Excerpt to read:
Independent Observers Complain About Pre-Vote Conditions

Independent Observers Complain About Pre-Vote Conditions

 The Cambodia Daily | 6 June 2017

A day removed from Sunday’s commune elections, independent observers remained mostly positive about polling day but, troubled more by the conditions leading up to the day itself, refrained from declaring the elections free and fair.

The government’s National Election Committee has yet to release official final results. But government-aligned Fresh News reported that the ruling CPP won roughly 70 percent of the country’s 1,646 communes, with most of the rest going to the CNRP.

Koul Panha, director of the Committee for Free and Fair Elections, takes questions about Sunday’s commune elections at a news conference in Phnom Penh on Monday. (Siv Channa/The Cambodia Daily)

About 7 million Cambodians cast ballots on Sunday, more than in any past election.

Despite the high turnout, the so-called “Situation Room,” a coalition of NGOs that sent some 14,000 observers across the country on Election Day, said on Monday it would be looking into why nearly 900,000 registered voters did not cast ballots.

At a news conference in Phnom Penh, Koul Panha, director of the Committee for Free and Fair Elections, said they suspected most of the non-voters were garment workers living away from home and Cambodians working overseas.

Heading into the vote, the government dismissed the CNRP’s calls to help migrant workers vote as unfeasible and—breaking with past practice—did not order garment factories to give their employees enough time off to make the trip to their home communes. The Labor Ministry refused to explain the change.


“Why did our government not try to find a way for them to be able to vote?” Mr. Panha said.

During the 2013 national election, which saw the CPP take surprisingly heavy losses, garment workers made up a large share of the opposition’s rallies.

Transparency International Cambodia (TIC) sent out more than 400 observers of its own on Sunday.

At a separate news conference on Monday morning, TIC director Preap Kol also raised pre-election concerns, pointing to a new law placing added restrictions on NGOs, legal amendments giving the government sweeping new powers to break up political parties, and Prime Minister Hun Sen’s constant warnings of war should the CPP lose, which he blamed for creating an “intimidating environment.”

Because of the atmosphere leading up to Sunday, he said, the elections could not be declared “100 percent free and fair.”

Over the past two years, several rights workers and opposition figures, including two lawmakers, have been arrested on charges widely seen as politically motivated. Several others remain free but have open cases or investigations hanging over them, including CNRP President Kem Sokha.

But TIC and the Situation Room both remained mostly positive about Election Day itself, pending their final reports and with the exception of what they described as relatively minor reports of irregularities.

Information shown:
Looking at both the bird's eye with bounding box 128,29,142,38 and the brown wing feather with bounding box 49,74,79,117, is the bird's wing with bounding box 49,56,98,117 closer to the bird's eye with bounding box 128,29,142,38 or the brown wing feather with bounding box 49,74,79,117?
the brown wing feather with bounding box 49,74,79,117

Exercise prompt: Please summarize the article on Cambodia's commune elections in two sentences.

Solution to this problem: After Sunday's commune elections, independent observers from the Situation Room coalition and Transparency International Cambodia were mostly positive about polling day itself but declined to call the elections free and fair because of the conditions leading up to it. They raised concerns about nearly 900,000 registered voters who did not cast ballots, suspected to be mostly garment workers living away from home and Cambodians working overseas, and about a new law restricting NGOs, new government powers to break up political parties, and Prime Minister Hun Sen's warnings of war should the CPP lose, which TIC's director blamed for an intimidating environment.